» **What is expected**: Transcribe the records below word for word, beginning with the first line and stopping after the line that contains "Cometary Influences. Number"; pictures are not part of the copy.

[Data entries]
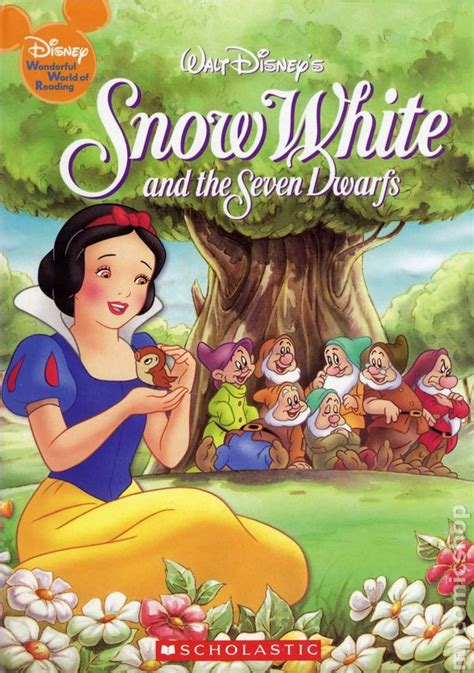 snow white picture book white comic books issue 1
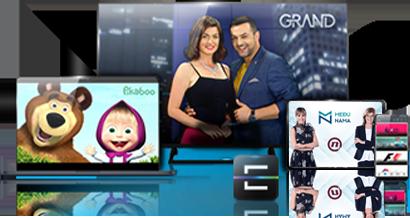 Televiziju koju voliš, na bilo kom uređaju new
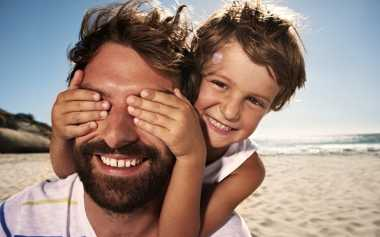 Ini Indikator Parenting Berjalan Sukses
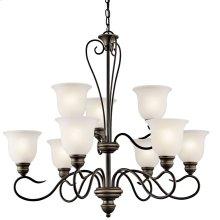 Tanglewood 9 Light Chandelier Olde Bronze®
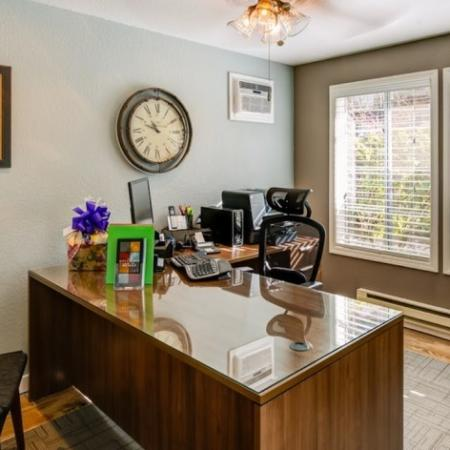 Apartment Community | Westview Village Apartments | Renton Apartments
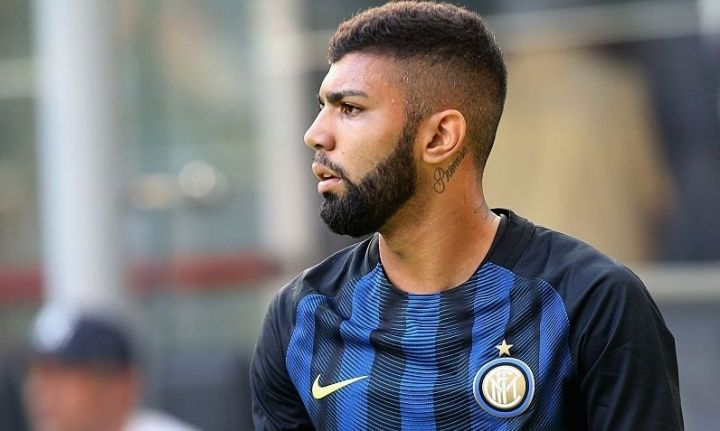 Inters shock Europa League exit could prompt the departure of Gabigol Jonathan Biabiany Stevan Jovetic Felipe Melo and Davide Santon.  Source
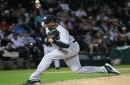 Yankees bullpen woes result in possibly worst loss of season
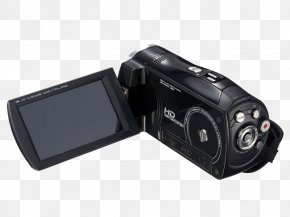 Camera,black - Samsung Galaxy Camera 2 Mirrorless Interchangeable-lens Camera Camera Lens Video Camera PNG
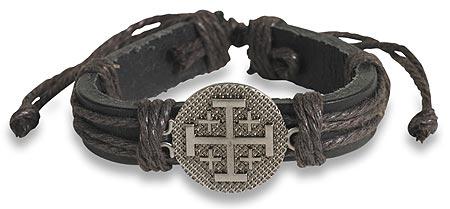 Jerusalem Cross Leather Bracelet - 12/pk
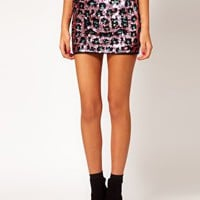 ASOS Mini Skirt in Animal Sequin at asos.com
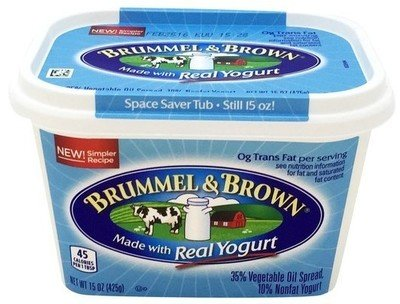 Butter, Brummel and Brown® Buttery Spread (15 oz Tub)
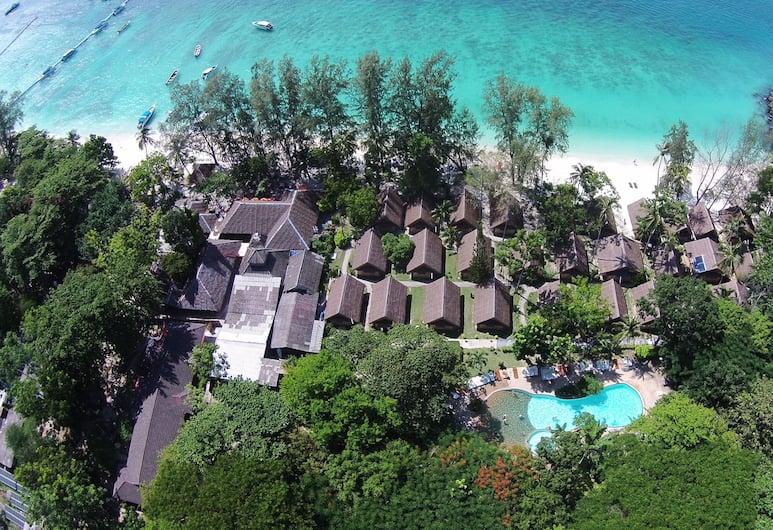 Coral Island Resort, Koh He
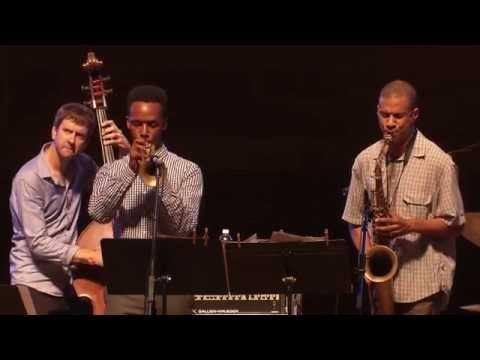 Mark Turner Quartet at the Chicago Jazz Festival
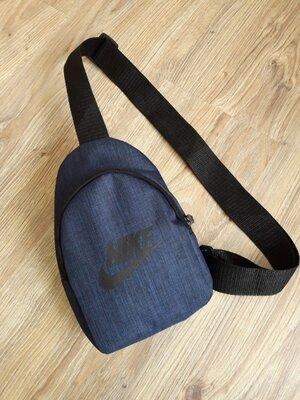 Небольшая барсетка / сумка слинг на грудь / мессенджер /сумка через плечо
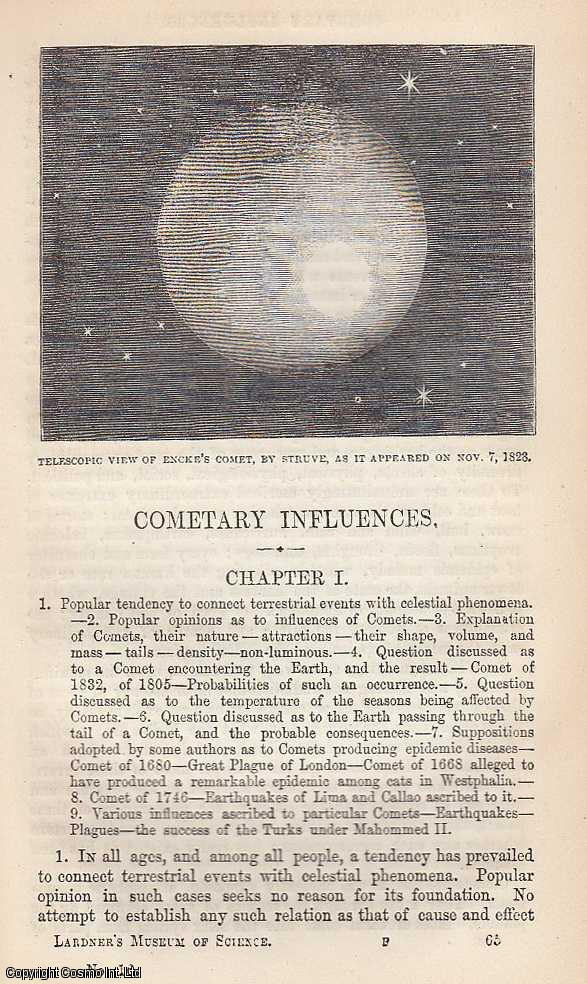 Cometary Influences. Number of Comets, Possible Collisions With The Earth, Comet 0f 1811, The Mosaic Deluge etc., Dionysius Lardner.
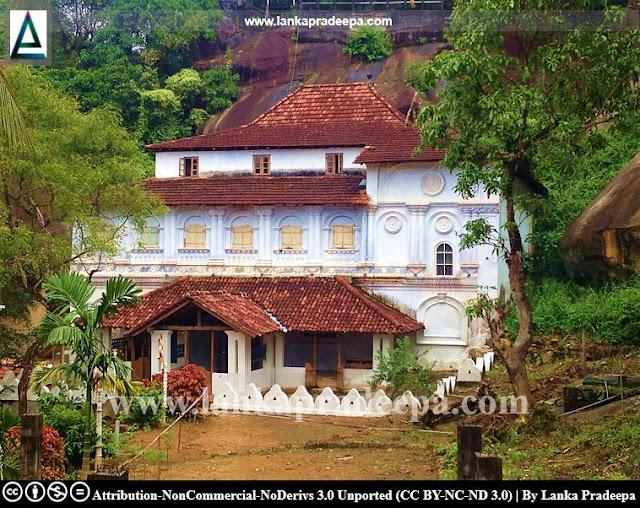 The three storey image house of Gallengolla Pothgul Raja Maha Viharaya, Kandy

» **Expected output**:
 snow white picture book white comic books issue 1
 Televiziju koju voliš, na bilo kom uređaju new
 Ini Indikator Parenting Berjalan Sukses
 Tanglewood 9 Light Chandelier Olde Bronze®
 Apartment Community | Westview Village Apartments | Renton Apartments
 Inters shock Europa League exit could prompt the departure of Gabigol Jonathan Biabiany Stevan Jovetic Felipe Melo and Davide Santon.  Source
 Yankees bullpen woes result in possibly worst loss of season
 Camera,black - Samsung Galaxy Camera 2 Mirrorless Interchangeable-lens Camera Camera Lens Video Camera PNG
 Jerusalem Cross Leather Bracelet - 12/pk
 ASOS Mini Skirt in Animal Sequin at asos.com
 Butter, Brummel and Brown® Buttery Spread (15 oz Tub)
 Coral Island Resort, Koh He
 Mark Turner Quartet at the Chicago Jazz Festival
 Небольшая барсетка / сумка слинг на грудь / мессенджер /сумка через плечо
 Cometary Influences. Number of Comets, Possible Collisions With The Earth, Comet 0f 1811, The Mosaic Deluge etc., Dionysius Lardner.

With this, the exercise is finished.